年長児が卒園式で「涙そうそう」を歌う実例も複数の保育園・幼稚園で確認されています(安松幼稚園などでの合唱事例が動画でも公開されています)。5歳の子どもたちがこの曲を歌うとき、歌詞の意味を完全に理解していなくても、メロディーが持つ感情的な温度を感じ取って、自然と表情が変わることがあります。
- 🎵 「晴れ渡る日も雨の日も」→ どんな日も誰かを思う、という感情を体験させられます
- 🎵 「ありがとうってつぶやいた」→ 感謝を言葉にする大切さを学べます
- 🎵 「会えると信じ生きてゆく」→ 別れてもつながっているという安心感を伝えられます
卒園式で親御さんが涙するのは、この曲が子どもたちの旅立ちと「もう会えない人」への思いを重ね合わせるからでもあります。保育士として歌詞の背景を子どもたちにかみ砕いて伝えることで、練習の質も、本番の表情も大きく変わります。
歌詞の意味を知ってから歌う、これが原則です。
保育士向けに歌の背景を共有するための参考として、楽曲解説が充実した音楽教育サービスや保育専門の楽譜サイトを活用するのも一手です。Piascore(ピアスコア)などのデジタル楽譜サービスでは、「涙そうそう」のピアノ伴奏楽譜も入手でき、すぐ保育で使えます。
涙そうそうが世界へ広がった背景:120万枚セールスと異文化カバーの奇跡
「涙そうそう」は夏川りみのカバーをきっかけに、国内だけでなく世界中に広がった楽曲です。

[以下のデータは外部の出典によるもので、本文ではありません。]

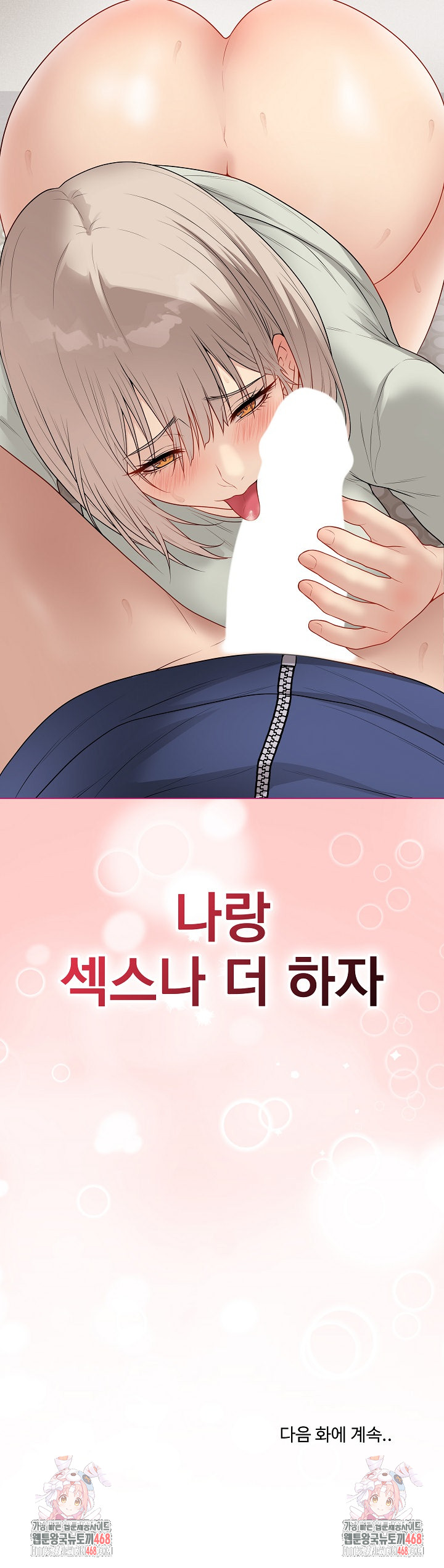 Private Academy Raw - Chapter 27 - photo - 38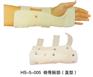 河北厂家直销医护专用桡骨腕部支具（直型）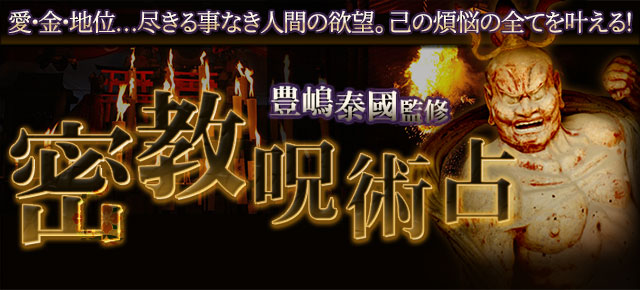 愛・金・地位……煩悩不安を祓い“心の霧晴らす”秘法【密教呪術占】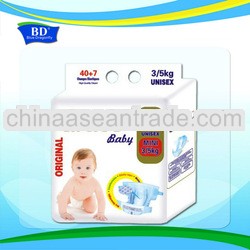 economic ultra cotton soft sleepy baby diaper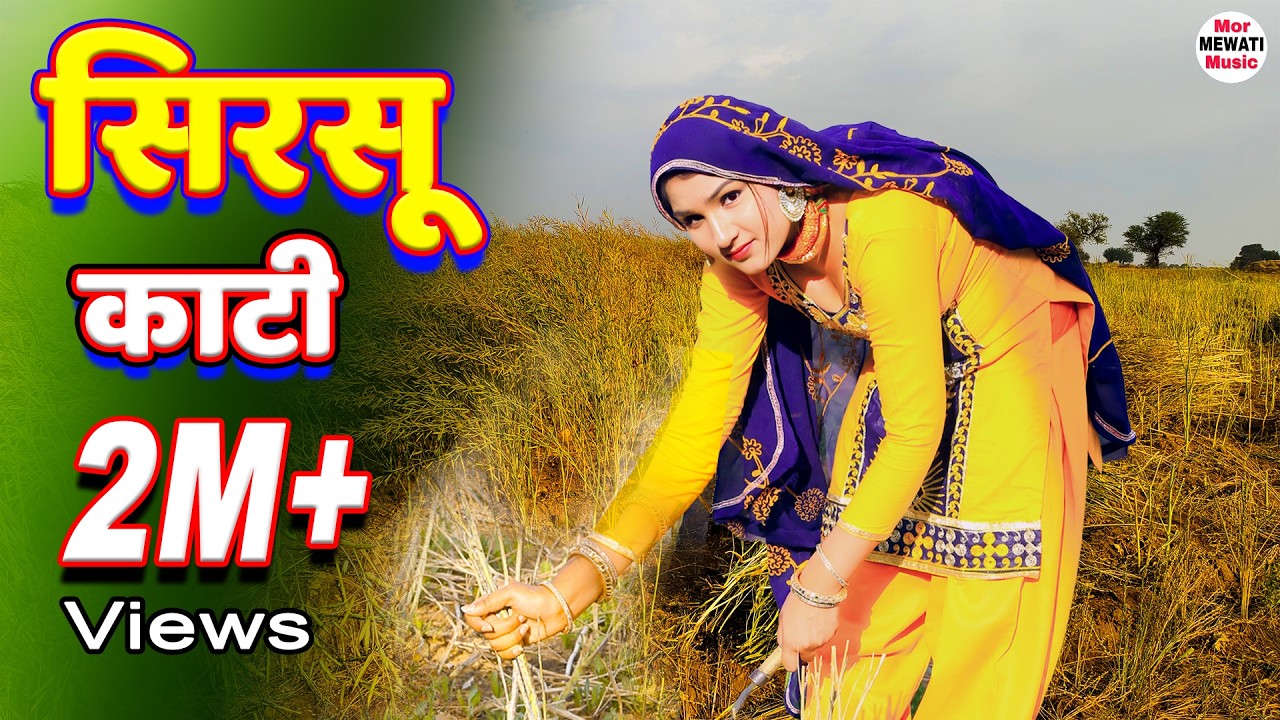 Sirsu Karti सिरसू काटी (Full  Video Song) Afsana  Chanchal || New Mewati Song 2021 Mor Mewati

夏川りみがこの曲に出会ったのは2000年の沖縄サミット中継でした。テレビでBEGINのライブ演奏を見た彼女はサビが頭から離れなくなり、居ても立ってもいられず楽屋に押しかけてカバーを直訴したといいます。その熱意が実り、2001年3月23日に夏川りみ版シングルがリリースされました。
リリース直後は地元・沖縄のラジオ3局(エフエム沖縄・琉球放送・ラジオ沖縄)すべてで年間チャート1位を獲得。全国的な知名度が上がるまでには時間を要しましたが、2002年から約3年にわたってじわじわとヒットし続け、最終的に累計120万枚を突破するミリオンセラーとなりました。
これは使えそうです。
さらに注目すべきは海外への広がりです。ハワイ出身の音楽家ケアリイ・レイシェルは、「涙そうそう」のメロディーをハワイ語詩に乗せた「Ka Nohona Pili Kai(カ・ノホナ・ピリ・カイ)」を制作。この楽曲は2004年にハワイの権威ある音楽賞「ナ・ホク・ハノハノ・アワード」で7部門を受賞し、Song of the Yearにも輝きました。

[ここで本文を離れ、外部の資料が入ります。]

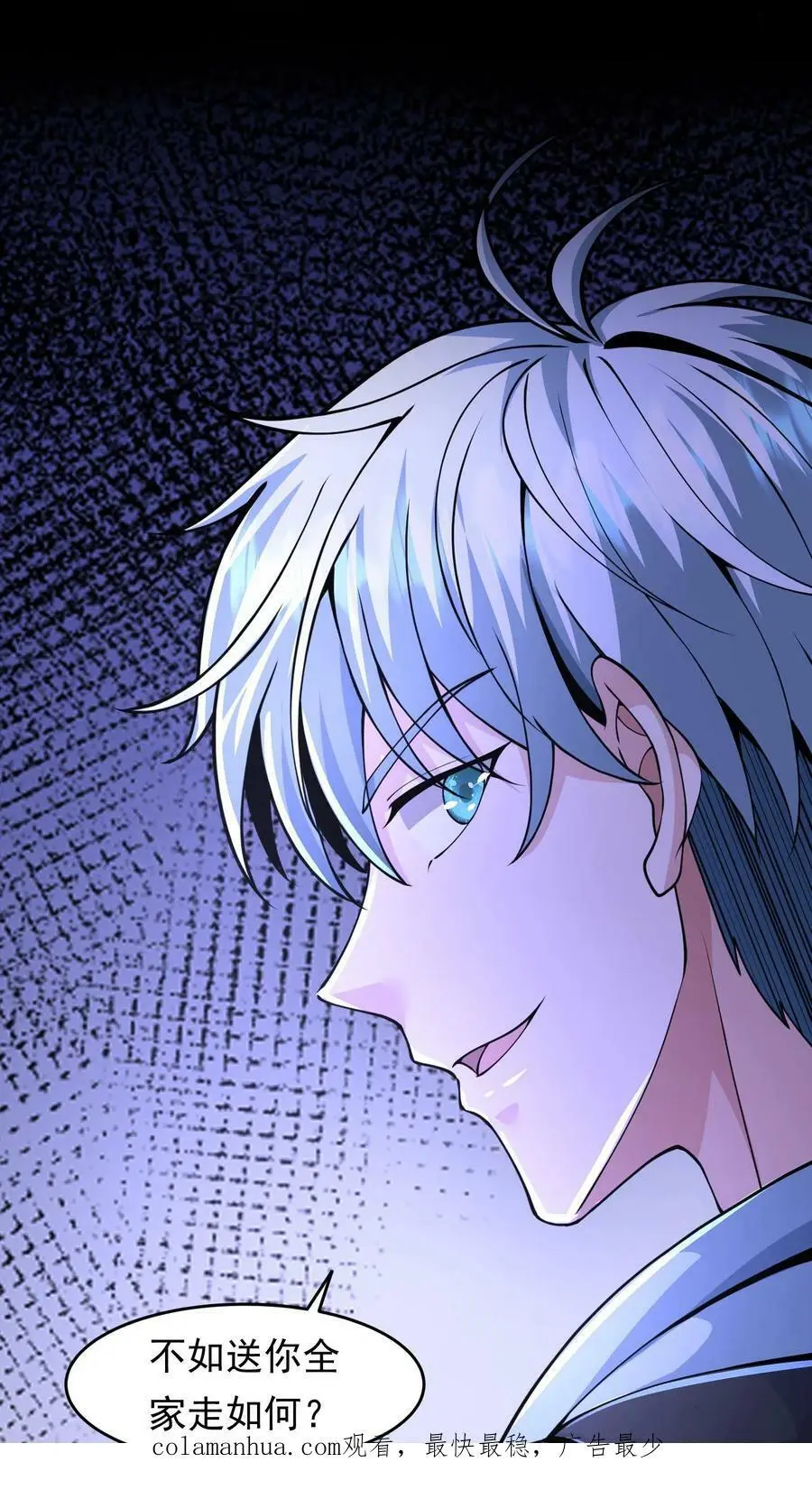第33话 白银宝箱开启技能提升21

台湾では黄品源が台湾語・北京語の2バージョンでカバー、シンガポールの蔡淳佳(ジョイ・ツァイ)は北京語でカバーして中華圏全体でヒット。さらにニュージーランド出身のクラシック歌手ヘイリー・ウェステンラは英語バージョンをアルバムに収録しています。
日本語の歌が、これだけ多言語でカバーされた例は珍しいです。
沖縄方言で「涙がぽろぽろ」という意味を持つ言葉が、ハワイ語、北京語、英語に翻訳されながらも普遍的な感動を伝え続けているという事実は、この曲が言語や文化を超えた人間の共通感情——「大切な誰かを思って流す涙」——を歌っているからこそ起きた現象といえます。
保育士として子どもたちに世界中で愛されている歌だと伝えることで、曲への誇りと関心をさらに高めることができます。オリコンの週間トップ100に合計157週ランクインという記録も、SMAPの「世界に一つだけの花」、中島みゆきの「地上の星」に次ぐ歴代3位という驚異的な数字です。